**WHAT IS EXPECTED:**
Reproduce every entry below precisely; do not include the pictures.
** Start of DATA LINES **
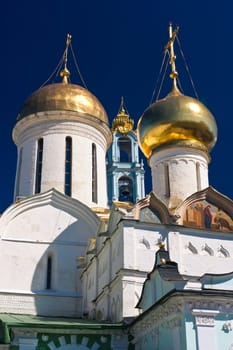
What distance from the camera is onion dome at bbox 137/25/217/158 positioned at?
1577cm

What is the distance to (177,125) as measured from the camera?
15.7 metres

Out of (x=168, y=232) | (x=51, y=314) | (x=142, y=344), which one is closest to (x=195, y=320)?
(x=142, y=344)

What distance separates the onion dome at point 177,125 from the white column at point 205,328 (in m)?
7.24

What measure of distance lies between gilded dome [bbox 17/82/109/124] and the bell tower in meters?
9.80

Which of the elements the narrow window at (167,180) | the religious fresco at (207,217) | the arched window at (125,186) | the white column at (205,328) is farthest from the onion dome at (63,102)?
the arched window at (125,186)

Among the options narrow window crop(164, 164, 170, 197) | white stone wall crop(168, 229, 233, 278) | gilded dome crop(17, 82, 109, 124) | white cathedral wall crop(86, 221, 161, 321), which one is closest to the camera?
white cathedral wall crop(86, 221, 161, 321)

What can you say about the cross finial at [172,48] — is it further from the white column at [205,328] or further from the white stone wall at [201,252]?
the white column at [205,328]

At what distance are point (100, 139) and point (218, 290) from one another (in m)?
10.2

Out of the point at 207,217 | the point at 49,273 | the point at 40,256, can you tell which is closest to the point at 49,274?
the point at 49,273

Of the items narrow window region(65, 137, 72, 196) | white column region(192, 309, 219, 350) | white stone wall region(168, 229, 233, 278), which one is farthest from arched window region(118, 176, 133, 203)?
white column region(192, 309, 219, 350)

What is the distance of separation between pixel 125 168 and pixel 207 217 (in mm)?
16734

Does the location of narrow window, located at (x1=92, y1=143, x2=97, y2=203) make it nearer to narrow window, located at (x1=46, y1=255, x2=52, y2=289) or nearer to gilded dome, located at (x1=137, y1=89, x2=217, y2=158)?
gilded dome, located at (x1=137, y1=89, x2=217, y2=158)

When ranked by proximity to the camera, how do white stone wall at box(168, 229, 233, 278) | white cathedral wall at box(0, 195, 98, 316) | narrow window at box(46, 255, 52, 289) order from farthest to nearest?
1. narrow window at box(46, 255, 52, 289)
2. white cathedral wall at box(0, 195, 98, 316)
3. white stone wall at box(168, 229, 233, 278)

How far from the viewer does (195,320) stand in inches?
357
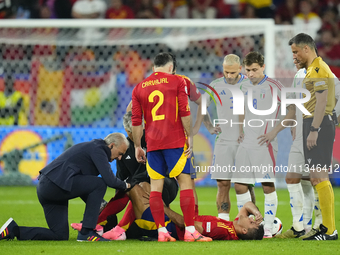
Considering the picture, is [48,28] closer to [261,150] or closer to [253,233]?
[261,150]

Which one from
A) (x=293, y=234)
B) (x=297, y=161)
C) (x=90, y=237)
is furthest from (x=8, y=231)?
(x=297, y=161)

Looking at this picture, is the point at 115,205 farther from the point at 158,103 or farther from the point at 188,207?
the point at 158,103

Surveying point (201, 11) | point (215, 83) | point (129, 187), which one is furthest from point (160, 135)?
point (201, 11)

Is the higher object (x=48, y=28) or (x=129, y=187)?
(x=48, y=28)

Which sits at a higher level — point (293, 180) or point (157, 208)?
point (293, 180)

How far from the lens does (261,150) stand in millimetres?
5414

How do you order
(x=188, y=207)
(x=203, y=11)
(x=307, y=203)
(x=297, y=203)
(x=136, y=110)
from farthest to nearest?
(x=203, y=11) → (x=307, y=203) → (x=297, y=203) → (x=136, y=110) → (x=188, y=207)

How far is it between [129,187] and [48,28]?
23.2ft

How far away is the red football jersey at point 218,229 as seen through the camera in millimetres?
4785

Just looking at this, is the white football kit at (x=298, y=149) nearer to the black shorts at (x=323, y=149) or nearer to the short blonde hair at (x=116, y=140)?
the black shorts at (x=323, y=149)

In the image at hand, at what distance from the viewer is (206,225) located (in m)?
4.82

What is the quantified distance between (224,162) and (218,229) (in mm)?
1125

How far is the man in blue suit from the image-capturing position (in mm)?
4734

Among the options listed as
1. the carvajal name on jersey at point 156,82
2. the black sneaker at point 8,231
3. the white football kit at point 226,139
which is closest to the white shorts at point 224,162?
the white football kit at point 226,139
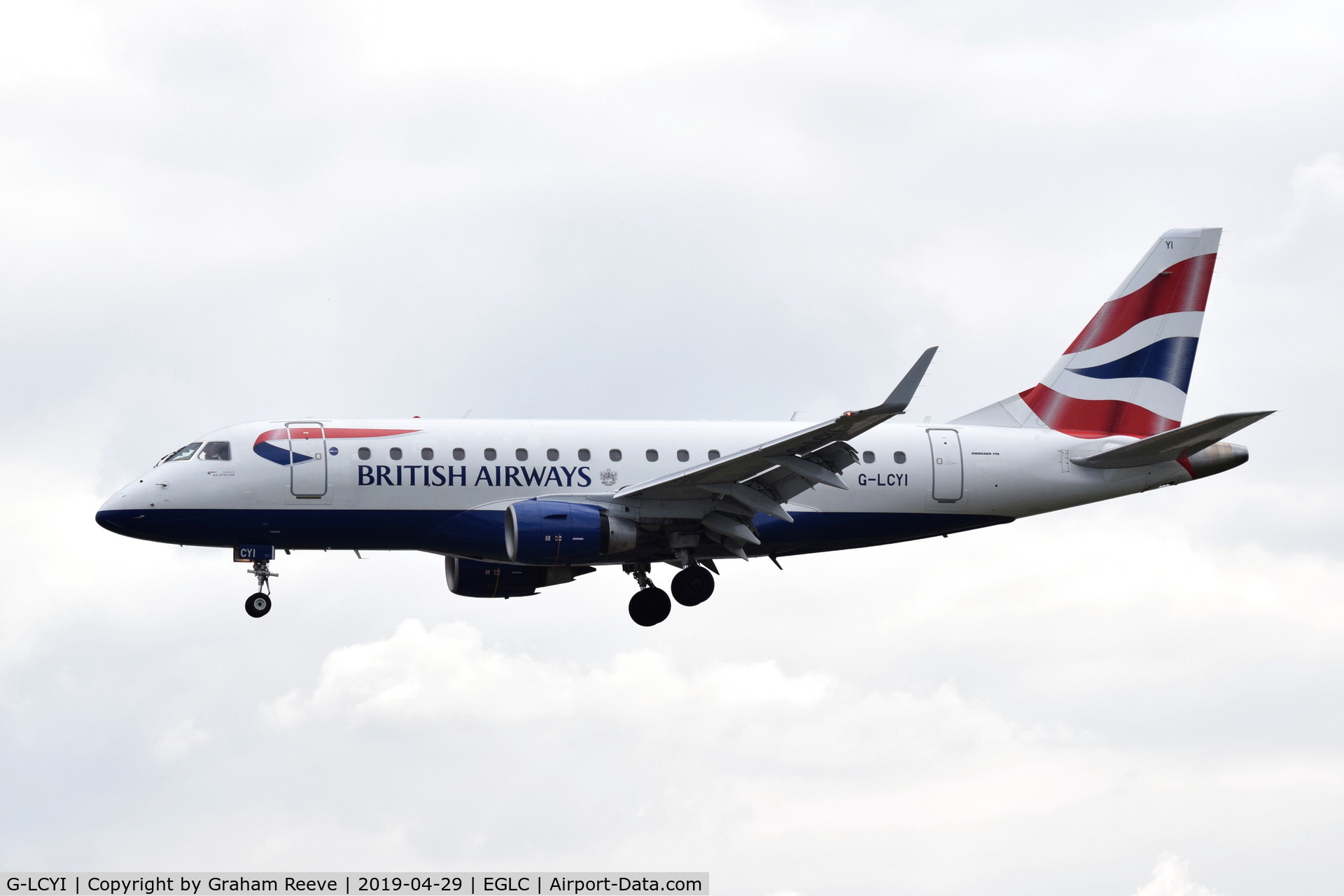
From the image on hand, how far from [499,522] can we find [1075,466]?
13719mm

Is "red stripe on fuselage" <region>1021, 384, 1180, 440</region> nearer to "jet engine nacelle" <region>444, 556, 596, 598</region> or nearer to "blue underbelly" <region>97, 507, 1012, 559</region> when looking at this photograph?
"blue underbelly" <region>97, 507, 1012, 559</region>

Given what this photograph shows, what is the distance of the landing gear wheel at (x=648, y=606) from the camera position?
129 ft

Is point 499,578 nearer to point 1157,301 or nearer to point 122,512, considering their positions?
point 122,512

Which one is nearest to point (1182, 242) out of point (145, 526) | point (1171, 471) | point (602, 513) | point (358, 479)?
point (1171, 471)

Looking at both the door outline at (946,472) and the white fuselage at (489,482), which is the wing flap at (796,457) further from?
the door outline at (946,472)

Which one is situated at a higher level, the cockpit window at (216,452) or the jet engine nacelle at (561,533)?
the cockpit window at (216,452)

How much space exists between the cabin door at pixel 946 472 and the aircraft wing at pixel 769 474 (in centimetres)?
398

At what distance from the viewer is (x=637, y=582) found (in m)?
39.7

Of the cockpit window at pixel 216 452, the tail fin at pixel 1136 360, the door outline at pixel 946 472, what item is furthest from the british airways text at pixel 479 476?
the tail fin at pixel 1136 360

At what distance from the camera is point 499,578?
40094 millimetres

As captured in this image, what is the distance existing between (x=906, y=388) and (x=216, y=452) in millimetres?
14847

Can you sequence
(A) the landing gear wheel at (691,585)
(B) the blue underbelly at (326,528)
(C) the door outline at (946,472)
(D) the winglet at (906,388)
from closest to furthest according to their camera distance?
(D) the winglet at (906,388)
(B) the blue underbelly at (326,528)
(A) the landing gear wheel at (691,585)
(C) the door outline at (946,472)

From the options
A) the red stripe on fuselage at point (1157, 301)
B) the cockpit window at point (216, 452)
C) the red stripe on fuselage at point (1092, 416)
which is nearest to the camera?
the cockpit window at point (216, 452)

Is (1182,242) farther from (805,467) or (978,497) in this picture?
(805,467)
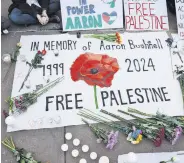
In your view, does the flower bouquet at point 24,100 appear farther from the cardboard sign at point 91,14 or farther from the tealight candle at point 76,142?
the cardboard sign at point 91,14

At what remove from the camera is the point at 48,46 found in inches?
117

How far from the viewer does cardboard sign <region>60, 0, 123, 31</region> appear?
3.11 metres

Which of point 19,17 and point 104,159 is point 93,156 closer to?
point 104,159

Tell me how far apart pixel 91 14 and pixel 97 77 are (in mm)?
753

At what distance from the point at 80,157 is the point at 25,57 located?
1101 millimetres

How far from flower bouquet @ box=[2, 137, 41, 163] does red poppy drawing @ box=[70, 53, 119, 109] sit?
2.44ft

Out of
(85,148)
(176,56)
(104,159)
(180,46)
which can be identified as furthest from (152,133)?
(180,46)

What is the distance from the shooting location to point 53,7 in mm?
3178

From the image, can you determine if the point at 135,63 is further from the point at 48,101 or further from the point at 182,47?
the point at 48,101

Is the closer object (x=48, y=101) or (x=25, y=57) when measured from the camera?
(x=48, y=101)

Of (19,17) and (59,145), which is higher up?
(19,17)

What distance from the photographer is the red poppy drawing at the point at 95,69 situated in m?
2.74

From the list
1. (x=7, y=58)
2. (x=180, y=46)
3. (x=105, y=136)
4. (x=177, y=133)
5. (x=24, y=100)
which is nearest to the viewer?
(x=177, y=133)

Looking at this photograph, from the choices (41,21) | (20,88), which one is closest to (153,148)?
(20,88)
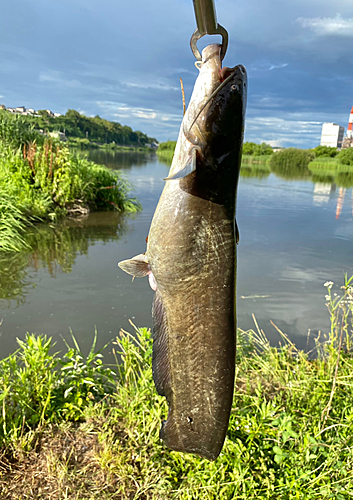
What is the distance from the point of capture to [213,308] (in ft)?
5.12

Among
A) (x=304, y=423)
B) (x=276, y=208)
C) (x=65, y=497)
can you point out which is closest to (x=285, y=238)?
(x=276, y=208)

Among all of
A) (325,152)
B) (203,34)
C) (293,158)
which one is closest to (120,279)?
** End of DATA LINES **
**RESPONSE FOR THIS EXERCISE:**
What distance from the camera is onion dome at bbox 137/25/217/158 positioned at?
1577cm

What is the distance to (177,125) as measured from the camera?
15.7 metres

Out of (x=168, y=232) | (x=51, y=314) | (x=142, y=344), which one is closest to (x=195, y=320)?
(x=142, y=344)

What distance separates the onion dome at point 177,125 from the white column at point 205,328 (in m)?
7.24

What measure of distance lies between gilded dome [bbox 17/82/109/124] and the bell tower in meters?
9.80

Which of the elements the narrow window at (167,180) | the religious fresco at (207,217) | the arched window at (125,186) | the white column at (205,328) is farthest from the onion dome at (63,102)?
the arched window at (125,186)

Among the options narrow window crop(164, 164, 170, 197) | white stone wall crop(168, 229, 233, 278) | gilded dome crop(17, 82, 109, 124) | white cathedral wall crop(86, 221, 161, 321), which one is closest to the camera?
white cathedral wall crop(86, 221, 161, 321)

What can you say about the cross finial at [172,48] — is it further from the white column at [205,328] or further from the white stone wall at [201,252]?
the white column at [205,328]

At what distance are point (100, 139) and point (218, 290) from one another (in m)?
10.2

Out of the point at 207,217 | the point at 49,273 | the point at 40,256, can you tell which is closest to the point at 49,274?
the point at 49,273

Of the items narrow window region(65, 137, 72, 196) | white column region(192, 309, 219, 350) | white stone wall region(168, 229, 233, 278), which one is farthest from arched window region(118, 176, 133, 203)?
white column region(192, 309, 219, 350)

What is the distance of separation between pixel 125 168 and pixel 207 217 (in mm)?
16734

Does the location of narrow window, located at (x1=92, y1=143, x2=97, y2=203) make it nearer to narrow window, located at (x1=46, y1=255, x2=52, y2=289) or nearer to gilded dome, located at (x1=137, y1=89, x2=217, y2=158)?
gilded dome, located at (x1=137, y1=89, x2=217, y2=158)

When ranked by proximity to the camera, how do white stone wall at box(168, 229, 233, 278) | white cathedral wall at box(0, 195, 98, 316) | narrow window at box(46, 255, 52, 289) order from farthest to nearest?
1. narrow window at box(46, 255, 52, 289)
2. white cathedral wall at box(0, 195, 98, 316)
3. white stone wall at box(168, 229, 233, 278)

How far from the viewer does (195,320) stand in inches?
357
Considering the picture, is [48,28] closer to [261,150] or closer to [253,233]?
[261,150]

Which one from
A) (x=293, y=234)
B) (x=297, y=161)
C) (x=90, y=237)
is furthest from (x=8, y=231)?
(x=297, y=161)

Looking at this picture, is the point at 115,205 farther from the point at 158,103 or farther from the point at 188,207?
the point at 158,103

Surveying point (201, 11) | point (215, 83) | point (129, 187), which one is furthest from point (160, 135)?
point (201, 11)

Is the higher object (x=48, y=28) or (x=129, y=187)?
(x=48, y=28)

Which sits at a higher level — point (293, 180) or point (157, 208)?
point (293, 180)

How far from the lens does (261,150) stand in millimetres?
5414

How do you order
(x=188, y=207)
(x=203, y=11)
(x=307, y=203)
(x=297, y=203)
(x=136, y=110)
from farthest to nearest?
(x=203, y=11) → (x=307, y=203) → (x=297, y=203) → (x=136, y=110) → (x=188, y=207)

How far is it between [129,187] and [48,28]?
23.2ft

How far away is the red football jersey at point 218,229 as seen through the camera in millimetres?
4785

Just looking at this, is the white football kit at (x=298, y=149) nearer to the black shorts at (x=323, y=149) or nearer to the short blonde hair at (x=116, y=140)?
the black shorts at (x=323, y=149)

In the image at hand, at what distance from the viewer is (206,225) located (in m)?
4.82

What is the quantified distance between (224,162) and (218,229) (in mm)?
1125

How far is the man in blue suit from the image-capturing position (in mm)?
4734

Among the options listed as
1. the carvajal name on jersey at point 156,82
2. the black sneaker at point 8,231
3. the white football kit at point 226,139
which is closest to the white shorts at point 224,162?
the white football kit at point 226,139
From the image on hand, how far from [499,522] can we find [1075,466]?
13719mm

Is "red stripe on fuselage" <region>1021, 384, 1180, 440</region> nearer to "jet engine nacelle" <region>444, 556, 596, 598</region> or nearer to "blue underbelly" <region>97, 507, 1012, 559</region> when looking at this photograph?
"blue underbelly" <region>97, 507, 1012, 559</region>

Given what this photograph shows, what is the distance of the landing gear wheel at (x=648, y=606) from the camera position?
129 ft

Is point 499,578 nearer to point 1157,301 or nearer to point 122,512, considering their positions?
point 122,512

Which one is nearest to point (1182, 242) out of point (145, 526) | point (1171, 471) | point (602, 513) | point (358, 479)?
point (1171, 471)

Looking at both the door outline at (946,472) and the white fuselage at (489,482), which is the wing flap at (796,457) further from?
the door outline at (946,472)

Which one is situated at a higher level, the cockpit window at (216,452) or the jet engine nacelle at (561,533)?
the cockpit window at (216,452)

How much space exists between the cabin door at pixel 946 472 and the aircraft wing at pixel 769 474 (in centimetres)?
398

At what distance from the viewer is (x=637, y=582) found (in m)?
39.7

Of the cockpit window at pixel 216 452, the tail fin at pixel 1136 360, the door outline at pixel 946 472, what item is furthest from the british airways text at pixel 479 476?
the tail fin at pixel 1136 360

At what distance from the camera is point 499,578?
40094 millimetres

As captured in this image, what is the distance existing between (x=906, y=388) and (x=216, y=452) in millimetres?
14847

Can you sequence
(A) the landing gear wheel at (691,585)
(B) the blue underbelly at (326,528)
(C) the door outline at (946,472)
(D) the winglet at (906,388)
from closest to furthest according to their camera distance?
(D) the winglet at (906,388)
(B) the blue underbelly at (326,528)
(A) the landing gear wheel at (691,585)
(C) the door outline at (946,472)

From the options
A) the red stripe on fuselage at point (1157, 301)
B) the cockpit window at point (216, 452)
C) the red stripe on fuselage at point (1092, 416)
which is nearest to the camera?
the cockpit window at point (216, 452)

Is (1182,242) farther from (805,467) or (978,497) in this picture?
(805,467)
In your view, does the flower bouquet at point 24,100 appear farther from the cardboard sign at point 91,14 or farther from the tealight candle at point 76,142?
the cardboard sign at point 91,14

At what remove from the camera is the point at 48,46 found in inches?
117

How far from the viewer does cardboard sign <region>60, 0, 123, 31</region> appear?
3.11 metres

Which of point 19,17 and point 104,159 is point 93,156 closer to?
point 104,159

Tell me how far apart pixel 91 14 and pixel 97 77 are (in mm)?
753

At what distance from the point at 80,157 is the point at 25,57 located?
1101 millimetres

How far from flower bouquet @ box=[2, 137, 41, 163] does red poppy drawing @ box=[70, 53, 119, 109] sit?
2.44ft

Out of
(85,148)
(176,56)
(104,159)
(180,46)
which can be identified as furthest from (152,133)?
(180,46)

What is the distance from the shooting location to point 53,7 in mm?
3178

From the image, can you determine if the point at 135,63 is further from the point at 48,101 or further from the point at 182,47?
the point at 48,101

Is the closer object (x=48, y=101) or (x=25, y=57) when measured from the camera?
(x=48, y=101)

Of (19,17) and (59,145), which is higher up?
(19,17)

What distance from the photographer is the red poppy drawing at the point at 95,69 situated in m?
2.74

From the list
1. (x=7, y=58)
2. (x=180, y=46)
3. (x=105, y=136)
4. (x=177, y=133)
5. (x=24, y=100)
which is nearest to the viewer?
(x=177, y=133)

Looking at this photograph, from the choices (41,21) | (20,88), which one is closest to (153,148)?
(20,88)
What is the distance from the point of capture to [213,308] (in ft)?
5.12

Among
A) (x=304, y=423)
B) (x=276, y=208)
C) (x=65, y=497)
can you point out which is closest to (x=285, y=238)?
(x=276, y=208)

Among all of
A) (325,152)
B) (203,34)
C) (293,158)
which one is closest to (120,279)?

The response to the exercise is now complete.